──────── Texto de origem

Imagine a situação: você ficou viúvo, passado algum tempo casou de novo, está numa boa, levando a vida com a mulher que ama você e a quem você ama. De repente, baixa na sua casa o espírito da morta. Bem visível, e num vestido um tanto provocante. Ela conversa com você – e sua mulher vai à loucura.
A eventual leitora pode simplesmente trocar o gênero, imaginar-se viúva e casada de novo, e bem casada.
É a situação que acontece na vida de Charles Condomine, interpretado por Rex Harrison em uma deliciosa comédia que o então jovem David Lean (1908-1991) dirigiu em 1945.
A trama é apavorante para o personagem central e para sua mulher, Ruth (Constance Cummings, na foto abaixo) – mas é absolutamente, furiosamente hilariante para o espectador. Foi criada por Noël Coward – Sir Noël Peirce Coward (1899-1973), dramaturgo, compositor, diretor, ator, cantor. Só peças escreveu mais de 500.

────────────────

**Desafio A**: Retire dos registros abaixo todas as linhas que contêm a palavra "distant", levando em conta a distinção entre maiúsculas e minúsculas.

──────── Registros armazenados

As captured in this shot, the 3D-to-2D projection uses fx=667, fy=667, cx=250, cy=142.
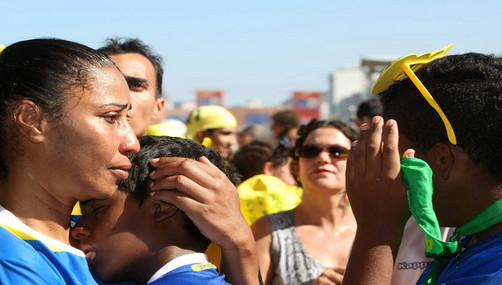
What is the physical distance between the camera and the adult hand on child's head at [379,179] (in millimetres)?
2037

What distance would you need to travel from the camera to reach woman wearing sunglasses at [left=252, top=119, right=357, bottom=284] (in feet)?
13.4

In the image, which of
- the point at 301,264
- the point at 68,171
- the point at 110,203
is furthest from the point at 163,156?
the point at 301,264

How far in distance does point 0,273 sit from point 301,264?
2.49 meters

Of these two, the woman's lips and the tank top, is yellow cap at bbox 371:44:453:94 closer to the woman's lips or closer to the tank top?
the woman's lips

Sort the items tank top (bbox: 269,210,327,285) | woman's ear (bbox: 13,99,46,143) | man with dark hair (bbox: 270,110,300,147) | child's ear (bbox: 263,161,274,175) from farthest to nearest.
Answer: man with dark hair (bbox: 270,110,300,147)
child's ear (bbox: 263,161,274,175)
tank top (bbox: 269,210,327,285)
woman's ear (bbox: 13,99,46,143)

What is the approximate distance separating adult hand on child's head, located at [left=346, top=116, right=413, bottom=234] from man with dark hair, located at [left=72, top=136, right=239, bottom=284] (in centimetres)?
53

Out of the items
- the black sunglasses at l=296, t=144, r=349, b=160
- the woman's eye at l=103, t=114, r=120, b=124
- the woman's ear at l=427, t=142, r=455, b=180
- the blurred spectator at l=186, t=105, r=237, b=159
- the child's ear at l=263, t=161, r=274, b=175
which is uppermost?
the woman's ear at l=427, t=142, r=455, b=180

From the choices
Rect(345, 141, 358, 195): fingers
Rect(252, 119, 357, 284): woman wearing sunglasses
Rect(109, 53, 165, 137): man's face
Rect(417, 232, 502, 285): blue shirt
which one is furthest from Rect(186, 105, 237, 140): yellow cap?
Rect(417, 232, 502, 285): blue shirt

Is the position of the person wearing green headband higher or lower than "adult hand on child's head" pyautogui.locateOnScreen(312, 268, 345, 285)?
higher

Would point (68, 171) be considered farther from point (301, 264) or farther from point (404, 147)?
point (301, 264)

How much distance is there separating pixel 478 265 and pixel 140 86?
2.56 metres

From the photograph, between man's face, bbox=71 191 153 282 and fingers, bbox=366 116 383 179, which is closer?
fingers, bbox=366 116 383 179

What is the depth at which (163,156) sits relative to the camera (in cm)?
239

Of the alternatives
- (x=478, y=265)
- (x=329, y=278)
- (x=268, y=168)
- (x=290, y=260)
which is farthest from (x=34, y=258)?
(x=268, y=168)
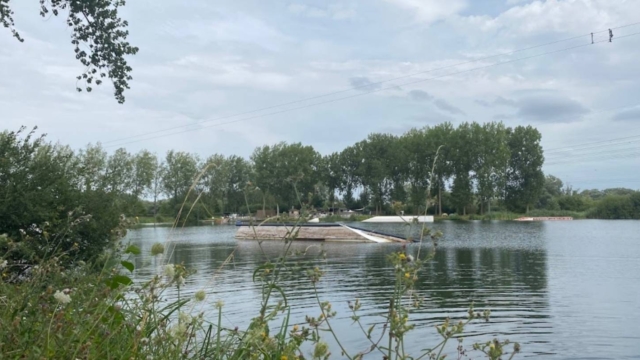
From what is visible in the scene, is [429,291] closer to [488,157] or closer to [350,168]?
[488,157]

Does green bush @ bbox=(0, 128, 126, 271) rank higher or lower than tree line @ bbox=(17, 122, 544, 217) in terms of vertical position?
lower

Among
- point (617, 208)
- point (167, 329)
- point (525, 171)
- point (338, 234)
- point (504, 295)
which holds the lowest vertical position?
point (504, 295)

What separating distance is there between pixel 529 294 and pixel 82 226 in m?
10.7

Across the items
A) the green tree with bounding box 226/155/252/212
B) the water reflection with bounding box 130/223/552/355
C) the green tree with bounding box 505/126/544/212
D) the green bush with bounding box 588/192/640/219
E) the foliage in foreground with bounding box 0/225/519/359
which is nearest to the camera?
the foliage in foreground with bounding box 0/225/519/359

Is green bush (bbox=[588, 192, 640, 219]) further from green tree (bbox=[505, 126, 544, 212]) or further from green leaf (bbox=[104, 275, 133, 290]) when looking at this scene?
green leaf (bbox=[104, 275, 133, 290])

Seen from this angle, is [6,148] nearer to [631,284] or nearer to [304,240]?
[631,284]

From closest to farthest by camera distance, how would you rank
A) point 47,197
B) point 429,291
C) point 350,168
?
point 47,197, point 429,291, point 350,168

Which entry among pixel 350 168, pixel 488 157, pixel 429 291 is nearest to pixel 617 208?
pixel 488 157

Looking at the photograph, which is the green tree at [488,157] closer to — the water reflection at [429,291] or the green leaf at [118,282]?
the water reflection at [429,291]

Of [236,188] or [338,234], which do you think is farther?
[338,234]

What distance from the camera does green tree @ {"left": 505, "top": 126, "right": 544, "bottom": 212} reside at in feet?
312

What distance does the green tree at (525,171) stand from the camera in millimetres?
95062

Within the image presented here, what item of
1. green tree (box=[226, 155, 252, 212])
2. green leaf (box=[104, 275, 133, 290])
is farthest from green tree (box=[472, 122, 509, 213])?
green leaf (box=[104, 275, 133, 290])

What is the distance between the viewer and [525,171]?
95.4m
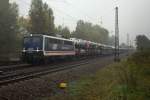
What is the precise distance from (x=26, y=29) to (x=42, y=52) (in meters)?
33.8

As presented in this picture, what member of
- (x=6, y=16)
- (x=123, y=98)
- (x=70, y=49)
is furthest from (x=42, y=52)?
(x=6, y=16)

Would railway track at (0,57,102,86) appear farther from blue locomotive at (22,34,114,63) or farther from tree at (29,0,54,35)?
tree at (29,0,54,35)

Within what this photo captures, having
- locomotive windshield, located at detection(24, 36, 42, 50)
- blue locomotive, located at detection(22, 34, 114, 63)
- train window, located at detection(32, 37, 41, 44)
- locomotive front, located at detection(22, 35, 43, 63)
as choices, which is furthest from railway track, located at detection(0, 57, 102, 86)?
train window, located at detection(32, 37, 41, 44)

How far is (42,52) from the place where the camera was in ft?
82.8

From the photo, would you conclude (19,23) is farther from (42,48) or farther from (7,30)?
(42,48)

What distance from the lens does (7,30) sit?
42.8 metres

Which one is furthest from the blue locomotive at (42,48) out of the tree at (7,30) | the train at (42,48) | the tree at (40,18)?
the tree at (40,18)

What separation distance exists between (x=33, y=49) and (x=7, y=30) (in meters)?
18.8

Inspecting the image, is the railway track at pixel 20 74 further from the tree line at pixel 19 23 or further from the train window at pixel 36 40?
the tree line at pixel 19 23

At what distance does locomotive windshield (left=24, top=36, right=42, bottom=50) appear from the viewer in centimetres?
2550

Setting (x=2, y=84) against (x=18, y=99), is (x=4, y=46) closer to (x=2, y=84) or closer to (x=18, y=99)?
(x=2, y=84)

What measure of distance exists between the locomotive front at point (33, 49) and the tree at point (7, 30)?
1650 centimetres

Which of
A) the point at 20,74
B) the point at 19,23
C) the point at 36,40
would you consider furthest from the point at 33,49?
the point at 19,23

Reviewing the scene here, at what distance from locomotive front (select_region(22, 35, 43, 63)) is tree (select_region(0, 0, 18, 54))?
16496 mm
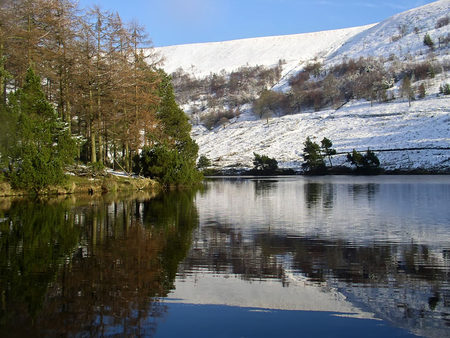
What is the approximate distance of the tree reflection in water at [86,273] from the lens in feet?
17.4

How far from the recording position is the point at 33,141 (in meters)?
24.8

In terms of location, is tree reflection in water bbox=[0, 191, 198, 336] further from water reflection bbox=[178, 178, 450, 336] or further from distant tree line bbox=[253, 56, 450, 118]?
distant tree line bbox=[253, 56, 450, 118]

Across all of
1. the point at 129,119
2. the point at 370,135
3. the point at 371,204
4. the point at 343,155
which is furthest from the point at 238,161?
the point at 371,204

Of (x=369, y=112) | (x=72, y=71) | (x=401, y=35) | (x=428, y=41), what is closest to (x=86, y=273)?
(x=72, y=71)

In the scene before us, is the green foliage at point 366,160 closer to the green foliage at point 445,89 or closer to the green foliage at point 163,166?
the green foliage at point 163,166

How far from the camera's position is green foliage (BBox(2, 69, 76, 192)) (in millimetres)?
23969

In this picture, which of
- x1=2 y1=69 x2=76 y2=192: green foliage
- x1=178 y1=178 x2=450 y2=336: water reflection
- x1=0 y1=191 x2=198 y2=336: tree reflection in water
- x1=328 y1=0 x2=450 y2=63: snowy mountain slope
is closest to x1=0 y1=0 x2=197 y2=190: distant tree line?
x1=2 y1=69 x2=76 y2=192: green foliage

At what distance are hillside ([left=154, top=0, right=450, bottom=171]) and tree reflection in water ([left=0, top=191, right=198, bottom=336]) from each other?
61.4m

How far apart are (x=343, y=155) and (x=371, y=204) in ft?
196

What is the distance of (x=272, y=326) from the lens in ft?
17.1

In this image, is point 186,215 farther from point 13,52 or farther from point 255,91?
point 255,91

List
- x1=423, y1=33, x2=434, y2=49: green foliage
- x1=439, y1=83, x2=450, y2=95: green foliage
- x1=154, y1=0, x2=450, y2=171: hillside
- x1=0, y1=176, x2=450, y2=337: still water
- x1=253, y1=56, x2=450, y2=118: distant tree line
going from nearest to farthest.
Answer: x1=0, y1=176, x2=450, y2=337: still water
x1=154, y1=0, x2=450, y2=171: hillside
x1=439, y1=83, x2=450, y2=95: green foliage
x1=253, y1=56, x2=450, y2=118: distant tree line
x1=423, y1=33, x2=434, y2=49: green foliage

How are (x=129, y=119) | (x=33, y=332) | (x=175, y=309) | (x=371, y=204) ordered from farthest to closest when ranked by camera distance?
1. (x=129, y=119)
2. (x=371, y=204)
3. (x=175, y=309)
4. (x=33, y=332)

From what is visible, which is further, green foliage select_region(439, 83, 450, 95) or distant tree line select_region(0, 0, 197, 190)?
green foliage select_region(439, 83, 450, 95)
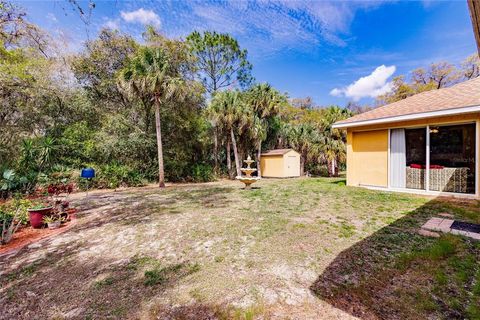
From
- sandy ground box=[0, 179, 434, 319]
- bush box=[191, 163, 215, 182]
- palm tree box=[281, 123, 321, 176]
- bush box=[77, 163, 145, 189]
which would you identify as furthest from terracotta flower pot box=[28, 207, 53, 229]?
palm tree box=[281, 123, 321, 176]

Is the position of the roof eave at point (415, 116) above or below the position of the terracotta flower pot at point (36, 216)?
above

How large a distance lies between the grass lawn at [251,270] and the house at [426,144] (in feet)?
8.05

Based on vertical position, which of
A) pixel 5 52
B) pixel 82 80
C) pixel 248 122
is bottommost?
pixel 248 122

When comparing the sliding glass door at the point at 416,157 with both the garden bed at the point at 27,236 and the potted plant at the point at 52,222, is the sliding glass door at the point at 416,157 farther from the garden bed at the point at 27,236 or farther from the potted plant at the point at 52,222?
the potted plant at the point at 52,222

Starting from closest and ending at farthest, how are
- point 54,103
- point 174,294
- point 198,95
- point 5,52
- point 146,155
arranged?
1. point 174,294
2. point 5,52
3. point 54,103
4. point 146,155
5. point 198,95

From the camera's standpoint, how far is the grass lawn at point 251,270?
219 centimetres

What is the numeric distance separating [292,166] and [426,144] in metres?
10.9

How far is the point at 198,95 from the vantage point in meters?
15.9

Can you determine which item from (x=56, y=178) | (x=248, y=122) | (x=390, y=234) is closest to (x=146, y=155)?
(x=56, y=178)

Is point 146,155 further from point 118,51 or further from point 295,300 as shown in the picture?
point 295,300

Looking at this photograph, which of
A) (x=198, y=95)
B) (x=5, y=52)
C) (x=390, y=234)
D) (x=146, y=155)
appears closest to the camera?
(x=390, y=234)

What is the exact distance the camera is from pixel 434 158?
25.0ft

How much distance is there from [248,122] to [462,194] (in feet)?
39.1

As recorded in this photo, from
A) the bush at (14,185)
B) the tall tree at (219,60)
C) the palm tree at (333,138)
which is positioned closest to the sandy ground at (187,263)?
the bush at (14,185)
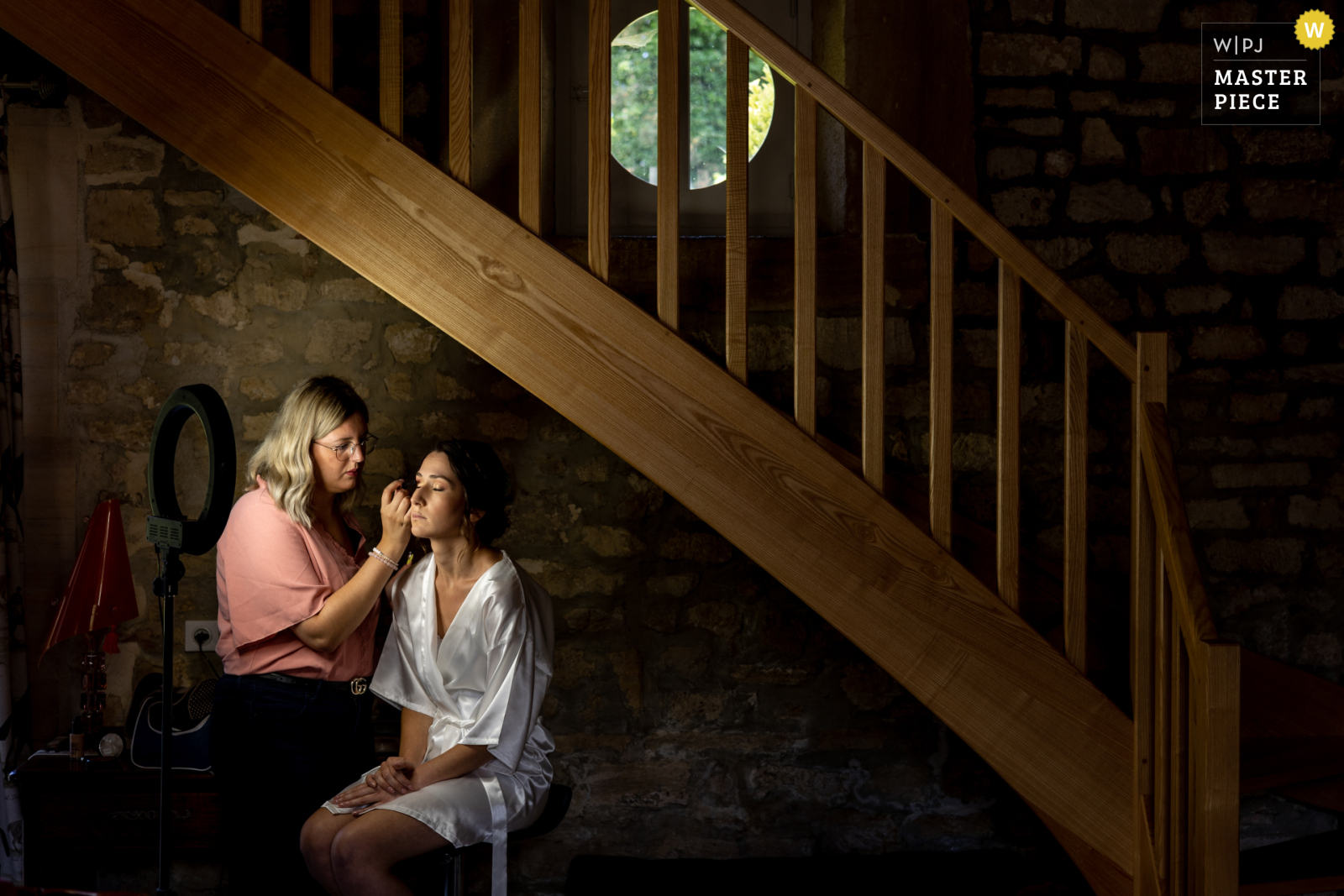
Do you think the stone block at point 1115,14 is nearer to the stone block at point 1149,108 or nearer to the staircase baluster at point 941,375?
the stone block at point 1149,108

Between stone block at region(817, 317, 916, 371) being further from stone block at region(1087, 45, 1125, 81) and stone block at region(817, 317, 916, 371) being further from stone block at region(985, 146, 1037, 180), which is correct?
stone block at region(1087, 45, 1125, 81)

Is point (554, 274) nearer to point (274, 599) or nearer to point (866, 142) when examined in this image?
point (866, 142)

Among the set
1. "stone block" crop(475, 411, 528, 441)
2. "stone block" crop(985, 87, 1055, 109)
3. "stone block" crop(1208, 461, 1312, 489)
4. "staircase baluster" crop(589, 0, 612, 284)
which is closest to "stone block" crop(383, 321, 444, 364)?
"stone block" crop(475, 411, 528, 441)

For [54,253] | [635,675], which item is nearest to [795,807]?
[635,675]

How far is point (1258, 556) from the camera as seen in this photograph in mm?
3281

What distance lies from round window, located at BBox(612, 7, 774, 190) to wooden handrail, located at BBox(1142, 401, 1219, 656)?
1.75m

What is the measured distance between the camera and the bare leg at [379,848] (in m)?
1.97

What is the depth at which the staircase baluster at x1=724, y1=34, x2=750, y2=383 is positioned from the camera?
213cm

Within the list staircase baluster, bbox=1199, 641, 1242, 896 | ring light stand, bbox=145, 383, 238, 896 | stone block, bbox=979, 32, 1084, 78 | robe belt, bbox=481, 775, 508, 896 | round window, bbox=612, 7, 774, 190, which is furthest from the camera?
round window, bbox=612, 7, 774, 190

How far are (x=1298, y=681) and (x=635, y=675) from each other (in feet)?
6.75

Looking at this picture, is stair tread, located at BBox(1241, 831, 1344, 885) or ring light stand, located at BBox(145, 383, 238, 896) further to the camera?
stair tread, located at BBox(1241, 831, 1344, 885)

────────────────

**Desafio B**: Extraia do texto sobre a comédia de David Lean tudo o que vai desde "É a situação" até "dirigiu em 1945.", sem qualquer alteração.

**Solução da tarefa A**:
In terms of location, is tree reflection in water bbox=[0, 191, 198, 336] further from water reflection bbox=[178, 178, 450, 336] or further from distant tree line bbox=[253, 56, 450, 118]?
distant tree line bbox=[253, 56, 450, 118]
is closest to x1=0 y1=0 x2=197 y2=190: distant tree line?
- x1=253, y1=56, x2=450, y2=118: distant tree line
x1=253, y1=56, x2=450, y2=118: distant tree line
From what is visible, which is further, green foliage select_region(439, 83, 450, 95) or distant tree line select_region(0, 0, 197, 190)?

**Solução da tarefa B**:
É a situação que acontece na vida de Charles Condomine, interpretado por Rex Harrison em uma deliciosa comédia que o então jovem David Lean (1908-1991) dirigiu em 1945.